* [What is required] Only some lines are wanted: please transcribe exactly those from the one containing "Romantic Love Gif apk screenshot" through the end of the data, pictures excluded.

* [Exercise data]
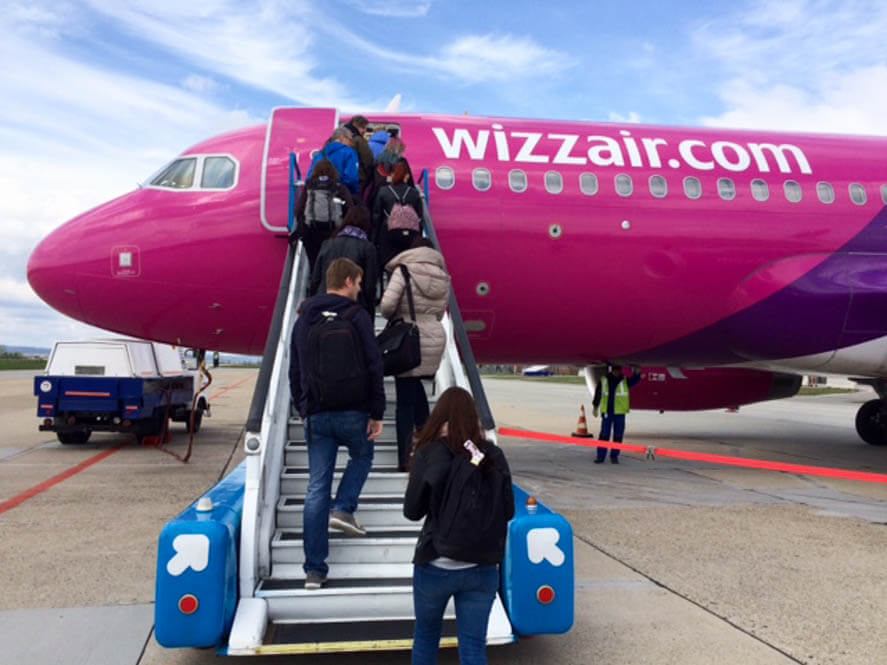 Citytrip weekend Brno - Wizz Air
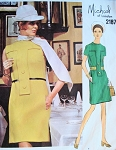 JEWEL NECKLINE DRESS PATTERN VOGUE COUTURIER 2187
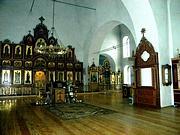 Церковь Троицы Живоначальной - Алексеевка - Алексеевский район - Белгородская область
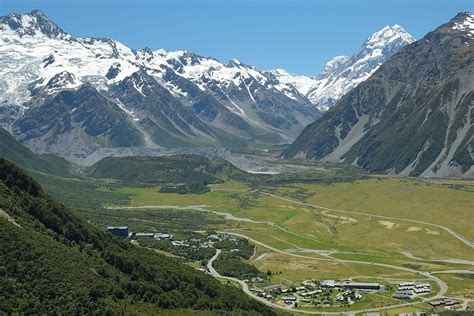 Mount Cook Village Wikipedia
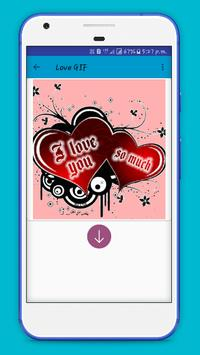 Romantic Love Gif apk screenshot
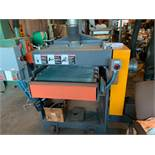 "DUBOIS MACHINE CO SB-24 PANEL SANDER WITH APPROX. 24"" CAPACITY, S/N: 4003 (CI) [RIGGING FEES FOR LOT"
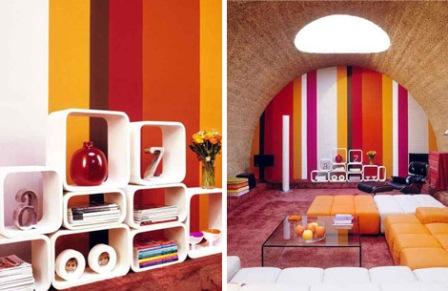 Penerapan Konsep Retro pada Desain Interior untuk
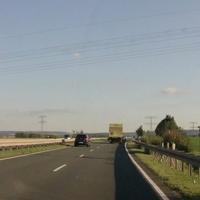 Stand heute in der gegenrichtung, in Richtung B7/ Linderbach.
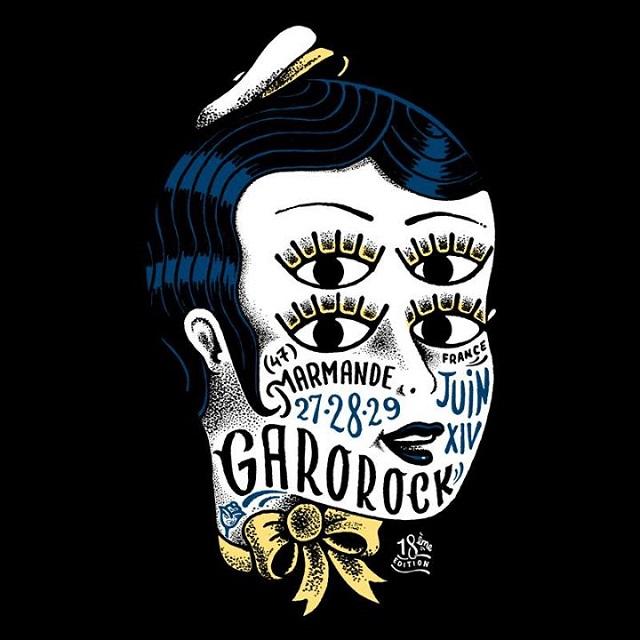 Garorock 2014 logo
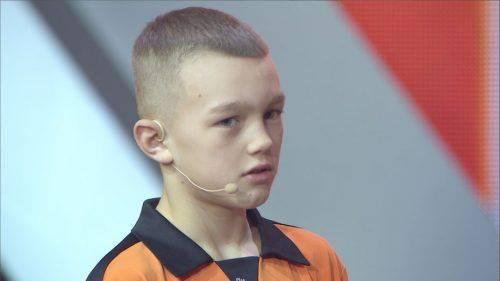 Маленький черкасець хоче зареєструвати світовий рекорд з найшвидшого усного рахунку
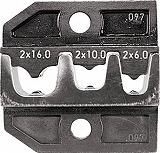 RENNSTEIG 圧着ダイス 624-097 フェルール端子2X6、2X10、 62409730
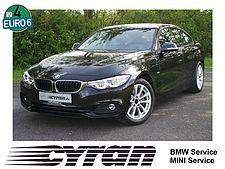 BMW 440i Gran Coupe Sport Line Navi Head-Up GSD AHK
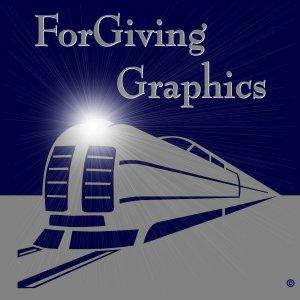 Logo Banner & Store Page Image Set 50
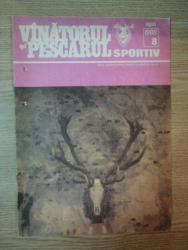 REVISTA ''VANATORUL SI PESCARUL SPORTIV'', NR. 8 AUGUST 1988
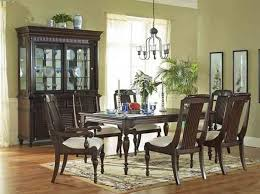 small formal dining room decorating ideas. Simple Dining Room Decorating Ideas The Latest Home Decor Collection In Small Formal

* [Exercise response]
 Romantic Love Gif apk screenshot
 "DUBOIS MACHINE CO SB-24 PANEL SANDER WITH APPROX. 24"" CAPACITY, S/N: 4003 (CI) [RIGGING FEES FOR LOT"
 Penerapan Konsep Retro pada Desain Interior untuk
 Stand heute in der gegenrichtung, in Richtung B7/ Linderbach.
 Garorock 2014 logo
 Маленький черкасець хоче зареєструвати світовий рекорд з найшвидшого усного рахунку
 RENNSTEIG 圧着ダイス 624-097 フェルール端子2X6、2X10、 62409730
 BMW 440i Gran Coupe Sport Line Navi Head-Up GSD AHK
 Logo Banner & Store Page Image Set 50
 REVISTA ''VANATORUL SI PESCARUL SPORTIV'', NR. 8 AUGUST 1988
 small formal dining room decorating ideas. Simple Dining Room Decorating Ideas The Latest Home Decor Collection In Small Formal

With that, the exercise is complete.